South Korea and Sweden are the most innovative countries in the world - starpilot
https://www.weforum.org/agenda/2018/02/south-korea-and-sweden-are-the-most-innovative-countries-in-the-world/
======
wenc
Before we (inevitably) argue from emotion whether or not the ranking tracks
our experience, it's useful to understand what metrics Bloomberg (the index
cited in the linked WEF article) includes in their definition of innovation.
From a 2015 article [1], it seems that innovation to them is defined as
follows:

"Bloomberg ranked countries and sovereigns based on their overall ability to
innovate and identified the top 50. Six equally weighted metrics were
considered and their scores combined to provide an overall score for each
country from zero to 100.

1\. Research & Development: Research and development expenditure as a
percentage of GDP

2\. Manufacturing: Manufacturing value-added per capita

3\. High-tech companies: Number of domestically domiciled high-tech public
companies—such as aerospace and defense, biotechnology, hardware, software,
semiconductors, Internet software and services, and renewable energy companies
-- as a share of world's total high-tech public companies

4\. Postsecondary education: Number of secondary graduates enrolled in
postsecondary institutions as a percentage of cohort; percentage of labor
force with tertiary degrees; annual science and engineering graduates as a
percentage of the labor force and as a percentage of total tertiary graduates

5\. Research personnel: Professionals, including Ph.D. students, engaged in
R&D per 1 million population

6\. Patents: Resident utility patent filings per 1 million population and per
$1 million of R&D spent; utility patents granted as a percentage of world
total"

#####

* WHAT YOU NEED TO DO
(a) Reproduce the passage of the innovation ranking thread between "From a 2015" and "zero to 100.", inclusive.
(b) According to the innovation ranking thread, how many equally weighted metrics did Bloomberg consider when ranking countries?
Rely only on the innovation ranking thread for what follows.

#####

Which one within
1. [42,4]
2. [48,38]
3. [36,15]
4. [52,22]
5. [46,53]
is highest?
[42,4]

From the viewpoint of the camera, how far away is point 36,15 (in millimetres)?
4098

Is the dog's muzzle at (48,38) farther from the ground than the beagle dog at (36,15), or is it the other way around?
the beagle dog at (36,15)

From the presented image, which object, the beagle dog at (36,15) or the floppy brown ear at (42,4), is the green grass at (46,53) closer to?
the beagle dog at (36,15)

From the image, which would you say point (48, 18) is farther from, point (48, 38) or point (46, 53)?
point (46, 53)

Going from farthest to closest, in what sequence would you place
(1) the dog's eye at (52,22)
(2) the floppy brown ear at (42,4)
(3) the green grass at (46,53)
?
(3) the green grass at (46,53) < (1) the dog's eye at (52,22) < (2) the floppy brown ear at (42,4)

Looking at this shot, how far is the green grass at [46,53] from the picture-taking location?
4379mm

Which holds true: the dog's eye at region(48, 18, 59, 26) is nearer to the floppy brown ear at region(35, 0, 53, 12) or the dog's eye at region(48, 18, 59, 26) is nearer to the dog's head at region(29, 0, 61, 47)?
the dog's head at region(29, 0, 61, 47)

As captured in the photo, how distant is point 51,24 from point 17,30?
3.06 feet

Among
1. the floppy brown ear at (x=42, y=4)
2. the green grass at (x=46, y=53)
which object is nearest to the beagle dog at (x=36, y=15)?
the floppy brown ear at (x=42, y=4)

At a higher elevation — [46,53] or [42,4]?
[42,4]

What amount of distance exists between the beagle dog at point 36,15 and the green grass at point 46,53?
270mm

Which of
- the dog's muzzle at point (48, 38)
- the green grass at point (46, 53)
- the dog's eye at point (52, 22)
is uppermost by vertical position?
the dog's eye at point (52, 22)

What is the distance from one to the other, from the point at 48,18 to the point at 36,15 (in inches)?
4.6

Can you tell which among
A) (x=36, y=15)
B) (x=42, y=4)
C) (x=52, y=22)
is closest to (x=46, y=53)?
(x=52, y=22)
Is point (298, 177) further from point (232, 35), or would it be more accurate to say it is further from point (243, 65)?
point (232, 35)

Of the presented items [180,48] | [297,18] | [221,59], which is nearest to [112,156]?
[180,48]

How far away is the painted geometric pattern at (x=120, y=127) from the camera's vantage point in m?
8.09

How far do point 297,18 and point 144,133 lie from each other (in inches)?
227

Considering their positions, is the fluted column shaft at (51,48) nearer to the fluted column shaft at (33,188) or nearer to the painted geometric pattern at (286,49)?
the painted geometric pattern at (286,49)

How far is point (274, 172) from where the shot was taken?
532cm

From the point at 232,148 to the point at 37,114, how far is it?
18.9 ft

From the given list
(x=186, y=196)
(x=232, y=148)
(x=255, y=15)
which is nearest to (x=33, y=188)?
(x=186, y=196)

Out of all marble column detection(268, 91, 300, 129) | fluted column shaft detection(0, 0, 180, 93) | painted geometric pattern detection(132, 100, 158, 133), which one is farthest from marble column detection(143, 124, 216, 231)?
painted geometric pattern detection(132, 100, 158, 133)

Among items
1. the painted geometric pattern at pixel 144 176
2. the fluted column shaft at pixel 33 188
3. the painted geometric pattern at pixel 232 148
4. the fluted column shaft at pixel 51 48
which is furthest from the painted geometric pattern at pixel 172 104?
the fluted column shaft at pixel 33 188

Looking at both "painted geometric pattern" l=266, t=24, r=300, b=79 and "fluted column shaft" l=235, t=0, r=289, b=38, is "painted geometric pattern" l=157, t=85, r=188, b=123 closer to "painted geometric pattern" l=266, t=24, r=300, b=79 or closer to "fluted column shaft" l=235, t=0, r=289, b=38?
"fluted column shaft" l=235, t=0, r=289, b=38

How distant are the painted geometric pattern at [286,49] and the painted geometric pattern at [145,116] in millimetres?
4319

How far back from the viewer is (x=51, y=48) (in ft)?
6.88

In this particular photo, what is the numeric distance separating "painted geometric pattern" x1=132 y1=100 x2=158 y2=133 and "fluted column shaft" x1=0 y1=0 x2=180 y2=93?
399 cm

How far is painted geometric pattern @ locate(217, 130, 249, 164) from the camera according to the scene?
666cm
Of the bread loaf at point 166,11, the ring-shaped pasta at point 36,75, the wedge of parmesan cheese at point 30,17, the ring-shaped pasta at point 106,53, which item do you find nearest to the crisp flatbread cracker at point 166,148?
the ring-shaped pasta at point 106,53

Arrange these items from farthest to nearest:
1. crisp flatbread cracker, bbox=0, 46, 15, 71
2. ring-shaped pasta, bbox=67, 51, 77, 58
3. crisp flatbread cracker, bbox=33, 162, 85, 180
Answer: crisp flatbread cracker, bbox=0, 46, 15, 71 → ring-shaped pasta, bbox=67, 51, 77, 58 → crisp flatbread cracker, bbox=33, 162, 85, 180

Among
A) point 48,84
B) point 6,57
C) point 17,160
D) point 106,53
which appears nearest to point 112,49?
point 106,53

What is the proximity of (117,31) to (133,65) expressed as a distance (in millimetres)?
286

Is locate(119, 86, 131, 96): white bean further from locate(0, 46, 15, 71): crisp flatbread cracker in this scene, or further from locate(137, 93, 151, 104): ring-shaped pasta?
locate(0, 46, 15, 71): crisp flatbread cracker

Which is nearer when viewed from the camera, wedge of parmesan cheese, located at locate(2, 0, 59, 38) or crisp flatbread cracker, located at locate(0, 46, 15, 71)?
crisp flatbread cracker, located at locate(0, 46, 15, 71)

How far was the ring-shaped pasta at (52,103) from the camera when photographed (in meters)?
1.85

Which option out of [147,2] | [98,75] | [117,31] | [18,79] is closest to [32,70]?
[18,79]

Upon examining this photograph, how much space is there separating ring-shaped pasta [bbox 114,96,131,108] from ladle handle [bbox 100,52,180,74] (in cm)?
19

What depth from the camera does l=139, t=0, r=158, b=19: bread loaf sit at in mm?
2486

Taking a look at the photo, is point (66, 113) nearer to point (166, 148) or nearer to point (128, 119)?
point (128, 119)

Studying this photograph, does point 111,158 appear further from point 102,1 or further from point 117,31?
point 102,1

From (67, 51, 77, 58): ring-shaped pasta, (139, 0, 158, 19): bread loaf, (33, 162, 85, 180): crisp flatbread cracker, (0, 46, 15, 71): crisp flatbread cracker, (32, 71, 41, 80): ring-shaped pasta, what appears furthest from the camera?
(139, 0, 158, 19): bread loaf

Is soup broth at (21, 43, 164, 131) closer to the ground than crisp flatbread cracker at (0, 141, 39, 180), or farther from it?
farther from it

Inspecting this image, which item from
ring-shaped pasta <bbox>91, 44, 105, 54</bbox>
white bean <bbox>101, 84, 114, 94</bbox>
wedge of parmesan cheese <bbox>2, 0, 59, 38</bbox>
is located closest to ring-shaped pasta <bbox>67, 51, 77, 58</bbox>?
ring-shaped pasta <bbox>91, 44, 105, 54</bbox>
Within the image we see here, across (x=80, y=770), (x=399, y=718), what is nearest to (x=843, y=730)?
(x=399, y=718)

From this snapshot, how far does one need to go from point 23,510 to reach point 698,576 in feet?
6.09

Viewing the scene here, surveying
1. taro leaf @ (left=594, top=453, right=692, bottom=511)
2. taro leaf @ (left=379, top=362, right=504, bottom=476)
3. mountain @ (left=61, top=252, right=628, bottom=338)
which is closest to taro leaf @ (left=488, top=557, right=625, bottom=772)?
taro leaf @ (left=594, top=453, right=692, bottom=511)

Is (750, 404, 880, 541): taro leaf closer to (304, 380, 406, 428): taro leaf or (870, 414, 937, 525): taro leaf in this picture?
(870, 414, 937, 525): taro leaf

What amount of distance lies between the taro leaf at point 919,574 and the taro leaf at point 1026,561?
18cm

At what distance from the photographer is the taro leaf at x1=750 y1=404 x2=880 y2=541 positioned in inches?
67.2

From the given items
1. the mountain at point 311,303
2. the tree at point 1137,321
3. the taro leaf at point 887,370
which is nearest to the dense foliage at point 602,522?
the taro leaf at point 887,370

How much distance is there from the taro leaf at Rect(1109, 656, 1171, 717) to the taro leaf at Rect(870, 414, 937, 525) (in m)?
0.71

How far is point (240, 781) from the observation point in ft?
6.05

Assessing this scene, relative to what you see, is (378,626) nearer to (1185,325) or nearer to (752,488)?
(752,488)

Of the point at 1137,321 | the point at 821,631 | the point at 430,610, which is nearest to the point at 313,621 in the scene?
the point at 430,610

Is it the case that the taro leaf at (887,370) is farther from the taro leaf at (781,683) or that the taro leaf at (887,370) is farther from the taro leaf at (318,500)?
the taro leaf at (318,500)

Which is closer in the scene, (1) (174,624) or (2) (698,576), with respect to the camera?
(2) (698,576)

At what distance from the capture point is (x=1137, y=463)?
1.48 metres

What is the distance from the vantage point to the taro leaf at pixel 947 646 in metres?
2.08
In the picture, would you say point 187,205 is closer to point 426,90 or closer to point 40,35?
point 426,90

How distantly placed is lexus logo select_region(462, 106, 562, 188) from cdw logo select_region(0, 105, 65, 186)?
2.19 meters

#####

* ANSWERS BELOW
(a)
From a 2015 article [1], it seems that innovation to them is defined as
follows:

"Bloomberg ranked countries and sovereigns based on their overall ability to
innovate and identified the top 50. Six equally weighted metrics were
considered and their scores combined to provide an overall score for each
country from zero to 100.

(b) Six